Un homme libre, mais surveillé

C'est ce qu'a souligné Christine Truesdell, ancienne juge administrative à la Commission d'examen des troubles mentaux (CETM), en entrevue à TVA Nouvelles. La spécialiste rappelle que même si Turcotte a été libéré, il devra se représenter dans un an devant la Commission pour une réévaluation de son cas.

L'ancien cardiologue, qui a tué à l'arme blanche ses deux enfants, Olivier, 5 ans, et Anne-Sophie, 3 ans, en février 2009, n'est donc pas totalement laissé lui-même, a-t-elle souligné.

«Il est en liberté surveillée. La surveillance dans ce cas-ci est assurée par le psychiatre qui le rencontrera régulièrement, a mentionné Mme Truesdell. S'il ne respecte pas les conditions qu'on lui impose et le plan de traitement prévu, s'il présente des signes précurseurs d'un comportement dangereux, la Commission a, je crois, accordé à l'hôpital une délégation de pouvoir, c'est-à-dire que son psychiatre peut demander un resserrement des conditions de liberté qui peut aller à la réhospitalisation même contre le gré de M. Turcotte.»

Guy Turcotte a été déclaré non responsable criminellement pour cause de troubles mentaux. «La Commission ne peut pas revenir sur ce verdict, elle doit travailler avec», a souligné l'ancienne juge de la CETM.

Risque important

Les trois commissaires ont statué mercredi à l'unanimité que Guy Turcotte représente toujours «un risque important pour la sécurité du public». Il demeure vulnérable au stress et son travail sur lui-même en psychothérapie n'en est qu'à ses débuts.

L'ancienne juge de la CETM n'est pas surprise de la décision rendue par les commissaires. «C'est un processus normal dans les circonstances, a-t-elle dit. L'hôpital n'est pas une prison, ce n'est pas à l'étape d'une punition. Quand l'accusé va mieux et qu'il ne représente plus un risque pour la sécurité du public, la Commission se doit de poursuivre le processus de remise en liberté.»

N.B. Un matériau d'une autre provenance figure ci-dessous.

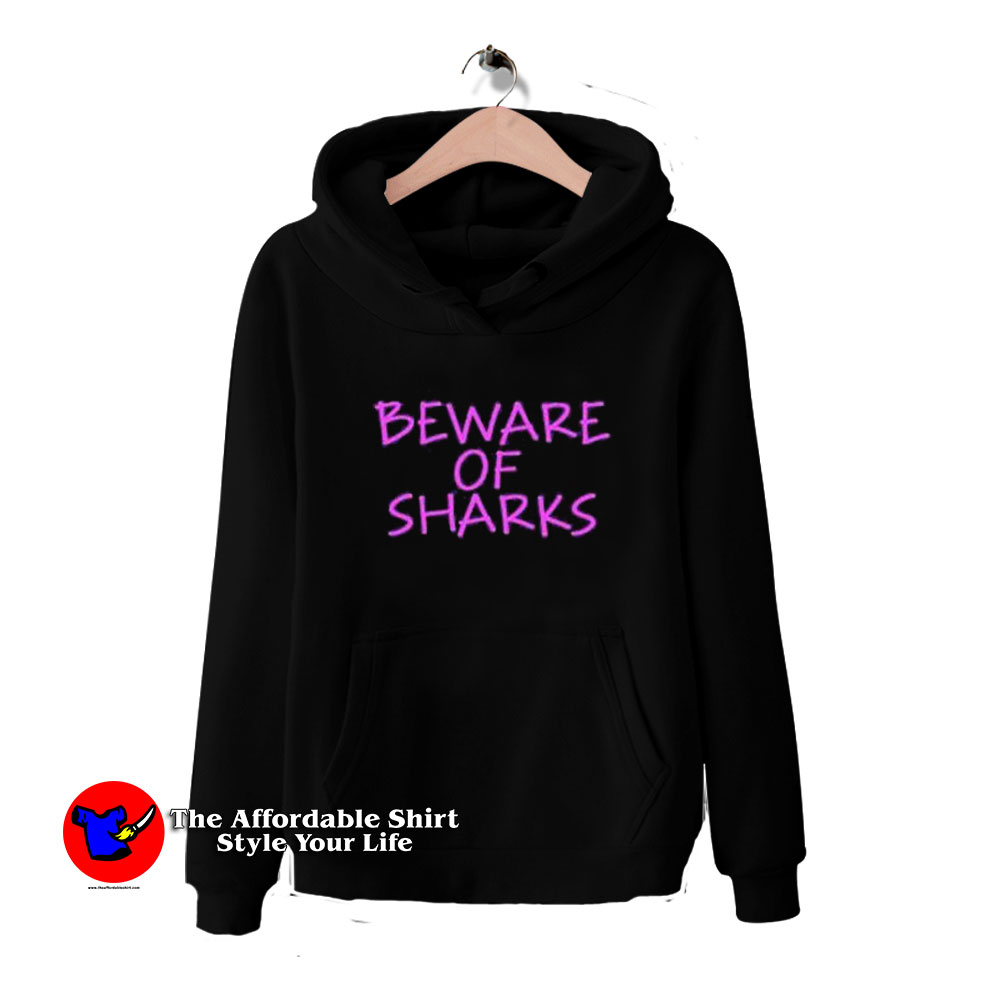 Beware Of Sharks HoodieTAS 510x510 image Beware Of Sharks HoodieTAS 510x510 Beware Of Sharks Graphic Hoodie Trends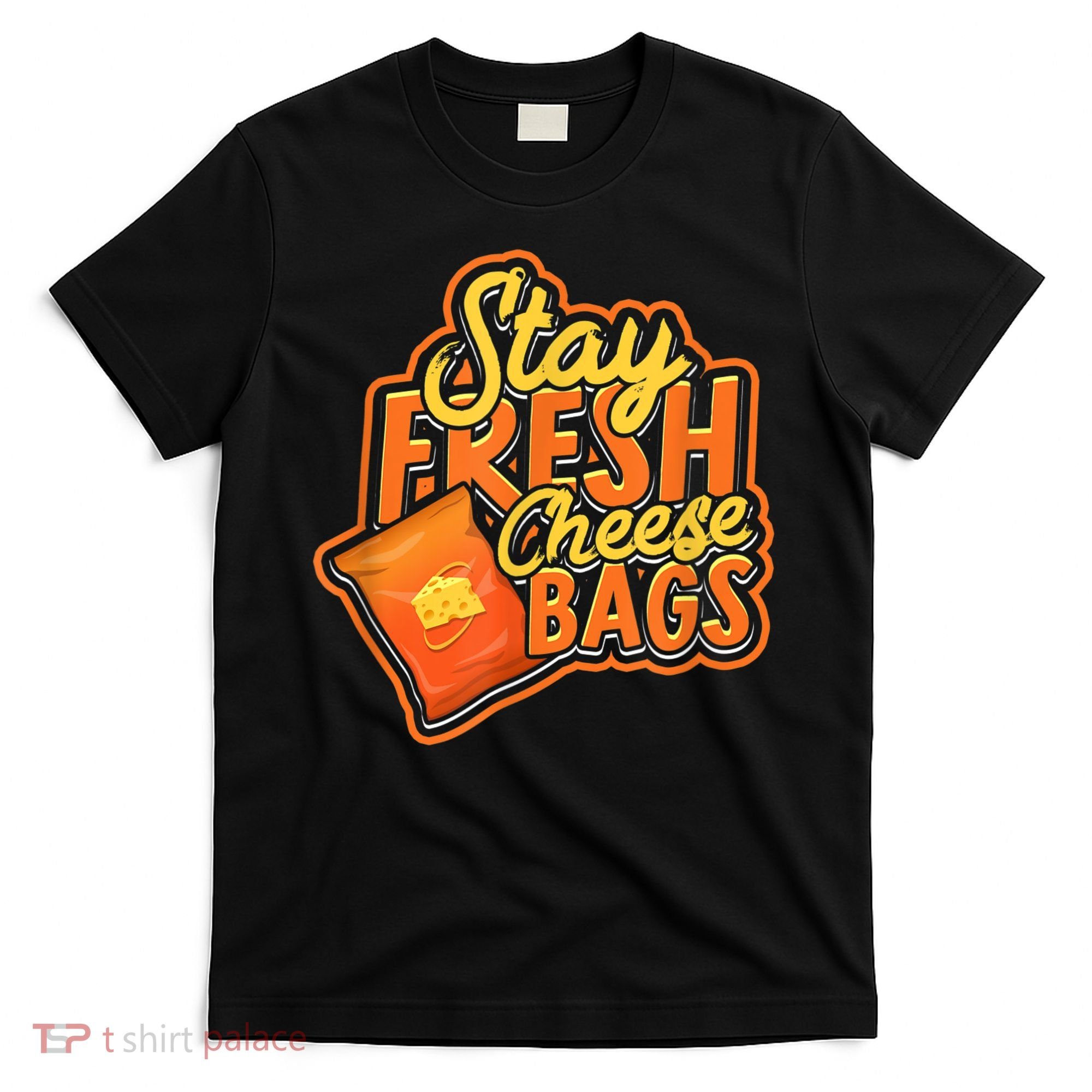 Stay Fresh Cheese Bags Dairy Cream Cheese And Parmesan T-Shirt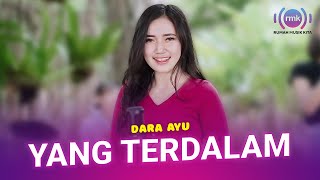 Dara Ayu - Yang Terdalam (Official Music Video)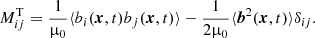 $$ \begin{aligned} M_{ij}^\mathrm{T}= \frac{1}{\upmu _0} \langle b_i(\boldsymbol{x},t)b_j(\boldsymbol{x},t)\rangle - \frac{1}{2 \upmu _0} \langle \boldsymbol{b}^2(\boldsymbol{x},t)\rangle \delta _{ij}. \end{aligned} $$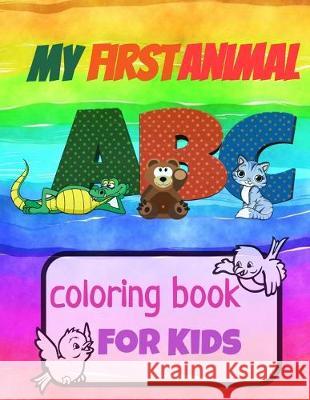 My First Animal ABC Coloring Book For Kids: Great Gift Idea for children to learn Alphabet and English letters for Preschool by coloring all the alpha Happy Bengen 9781687712141 Independently Published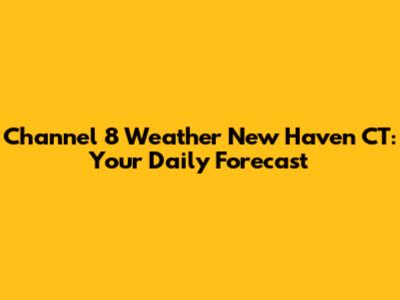 Channel 8 Weather New Haven CT: Your Daily Forecast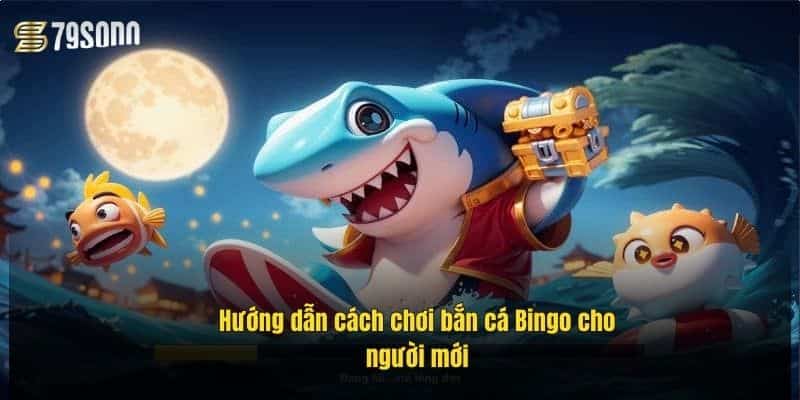 Bắn Cá Bingo 79Sodo – Săn Thưởng Lớn, Giải Trí Cực Đỉnh 2 huong-dan-cach-choi-ban-ca-bingo-cho-nguoi-moi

Guy Turcotte ne présente pas «de signe de maladie mentale», selon les évaluations de son équipe traitante à l'hôpital psychiatrique. L'homme de 40 ans n'est pas sous médication pour des troubles mentaux, mais pour contrôler sa chute de cheveux.

L'ancien cardiologue rencontre une psychologue une fois par semaine.
«Ça va être extrêmement difficile»
Pour Daniel Benson, un criminel réhabilité après avoir passé 17 ans en prison pour avoir tué son beau-père qui violentait sa mère depuis des années, la sortie de Guy Turcotte risque d'être complexe.
«J'imagine qu'après sa sortie, ça va être extrêmement difficile. C'est quelqu'un qui est très médiatisé, a-t-il dit. Il veut faire du bénévolat, mais il va avoir de la misère à en faire parce que les gens ne veulent pas être associés à Guy Turcotte. Il va devoir se faire petit.»

M. Benson, qui organise désormais des conférences, a déjà croisé le chemin de l'ex-cardiologue, lors d'une activité de prévention sur le suicide.

«Je me souviens de lui avoir dit qu'il y aurait une prison de laquelle il ne pourrait jamais se libérer : c'est celle de la mort de ses deux enfants. Quand on en vient à enlever la vie à quelqu'un, même si on fait 30 ans de prison, c'est quelque chose qui nous habite chaque jour. Il n'y a pas une seule journée où je ne pense pas à ma victime», a confié Daniel Benson.

Le plus important, pour le criminel réhabilité, c'est de respecter les victimes.

«Ce que je trouve dommage dans ce débat-là, c'est le manque flagrant de respect envers les victimes. C'est ce qui me confronte le plus. Son ex-conjointe Isabelle Gaston a une grande force intérieure. [...] On vient constamment gratter dans sa blessure qui doit être terrible», a-t-il dit.

Le pied de grue des journalistes

Jeudi soir, au lendemain de l'annonce de la libération de Guy Turcotte, personne ne pouvait dire s'il avait quitté l'Institut Philippe-Pinel.

Toute la journée, journalistes, photographes et caméramans ont campé devant l'institution psychiatrique afin d'assister à la libération de l'ex-cardiologue, mais en vain.